Logging – Part Six: Installing and Configuring vSphere ESXi Dump Collector

ESXi host systems can be configured to dump the vmkernel memory to a network server rather than local disk, this is useful in situations where the ESXi host system does not have a local disk or is an auto deployed ESXi host system. During the critical failure on an ESXi host system, the panic routine attempts to write a core dump  using either or both the DiskDump (local disk) or NetDump (Dump Collector) mechanism. If NetDump has been configured, the ESXi host system opens a connection from the VMkernel network to the remote IP address of the vSphere ESXi Dump Collector on UDP service port 6500 and transmits a compressed core dump.

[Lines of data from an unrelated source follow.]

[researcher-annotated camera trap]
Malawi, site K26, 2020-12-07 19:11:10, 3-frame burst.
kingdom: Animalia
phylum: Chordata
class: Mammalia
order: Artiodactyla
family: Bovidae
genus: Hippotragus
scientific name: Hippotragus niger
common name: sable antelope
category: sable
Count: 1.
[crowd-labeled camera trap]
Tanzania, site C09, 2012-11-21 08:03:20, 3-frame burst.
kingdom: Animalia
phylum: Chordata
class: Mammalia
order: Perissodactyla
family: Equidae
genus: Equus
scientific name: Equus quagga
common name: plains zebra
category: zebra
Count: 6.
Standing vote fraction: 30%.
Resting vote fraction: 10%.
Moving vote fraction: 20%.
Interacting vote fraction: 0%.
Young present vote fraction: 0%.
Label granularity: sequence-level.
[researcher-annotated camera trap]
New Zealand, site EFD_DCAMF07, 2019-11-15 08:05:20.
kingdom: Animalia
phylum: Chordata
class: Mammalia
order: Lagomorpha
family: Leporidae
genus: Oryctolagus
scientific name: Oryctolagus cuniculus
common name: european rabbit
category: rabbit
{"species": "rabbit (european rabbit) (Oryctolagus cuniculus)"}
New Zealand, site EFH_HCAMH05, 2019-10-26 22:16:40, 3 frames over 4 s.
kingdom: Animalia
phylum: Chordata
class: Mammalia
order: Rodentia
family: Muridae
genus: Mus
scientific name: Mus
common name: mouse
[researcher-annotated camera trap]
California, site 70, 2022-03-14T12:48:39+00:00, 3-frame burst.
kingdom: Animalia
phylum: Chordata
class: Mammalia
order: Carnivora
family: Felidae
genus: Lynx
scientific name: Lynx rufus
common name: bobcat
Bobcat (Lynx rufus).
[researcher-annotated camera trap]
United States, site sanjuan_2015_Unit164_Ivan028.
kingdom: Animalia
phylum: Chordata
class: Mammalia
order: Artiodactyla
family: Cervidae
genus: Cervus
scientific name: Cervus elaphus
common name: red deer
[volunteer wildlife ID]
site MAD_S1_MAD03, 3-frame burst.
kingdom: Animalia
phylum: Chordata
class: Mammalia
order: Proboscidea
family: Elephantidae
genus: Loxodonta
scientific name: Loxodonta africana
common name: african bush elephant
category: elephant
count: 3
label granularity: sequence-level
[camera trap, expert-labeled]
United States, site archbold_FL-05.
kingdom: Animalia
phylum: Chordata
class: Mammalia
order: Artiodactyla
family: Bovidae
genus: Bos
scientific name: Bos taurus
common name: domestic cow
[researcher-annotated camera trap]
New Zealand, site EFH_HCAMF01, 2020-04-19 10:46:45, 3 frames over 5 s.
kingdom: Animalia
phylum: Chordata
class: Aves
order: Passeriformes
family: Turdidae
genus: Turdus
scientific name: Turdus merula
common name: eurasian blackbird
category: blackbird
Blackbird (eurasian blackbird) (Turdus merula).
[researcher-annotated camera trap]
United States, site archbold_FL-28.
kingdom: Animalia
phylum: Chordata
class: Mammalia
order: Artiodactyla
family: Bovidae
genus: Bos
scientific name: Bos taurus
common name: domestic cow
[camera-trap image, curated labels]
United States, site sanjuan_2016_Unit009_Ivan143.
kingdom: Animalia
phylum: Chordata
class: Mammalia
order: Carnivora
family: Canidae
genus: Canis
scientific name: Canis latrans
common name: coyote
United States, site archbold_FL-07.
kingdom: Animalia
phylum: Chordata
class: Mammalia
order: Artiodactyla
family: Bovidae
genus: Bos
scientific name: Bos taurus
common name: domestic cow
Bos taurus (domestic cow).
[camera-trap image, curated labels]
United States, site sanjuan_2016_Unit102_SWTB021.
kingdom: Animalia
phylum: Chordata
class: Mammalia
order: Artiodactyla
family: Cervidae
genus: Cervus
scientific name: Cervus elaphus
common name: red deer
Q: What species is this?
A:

To install the vSphere ESXi Dump Collector launch the vSphere installation media and select  vSphere ESXi Dump Collector to install from the VMware vCenter Support Tools section and follow the below steps:

1) Specify the vSphere ESXi Dump Collector installation and repository location and the repository maximum size and select Next.

Dump-1

 

 

 

 

 

 

2) Specify the installation type for the vSphere ESXi Dump Collector, in this example we will be specifying a VMware vCenter Server installation and select Next.

Dump-2

 

 

 

 

 

 

3) Specify the vCenter Server address and login credential information and select Next.

Dump-3

4

 

 

 

 

 

4) Specify the vSphere ESXi Dump Collector port settings and select Next.

Dump-4

 

 

 

 

 

 

5) Specify the vSphere ESXi Dump Collector identification name on the network and select Next.

Dump-5

 

 

 

 

 

 

6) Select Install.

Now that we have installed and configured the vSphere ESXi Dump Collector we now are required to configure the ESXi host system using the esxcli system coredump namespace to use the Network Dump Collector for their core dumps.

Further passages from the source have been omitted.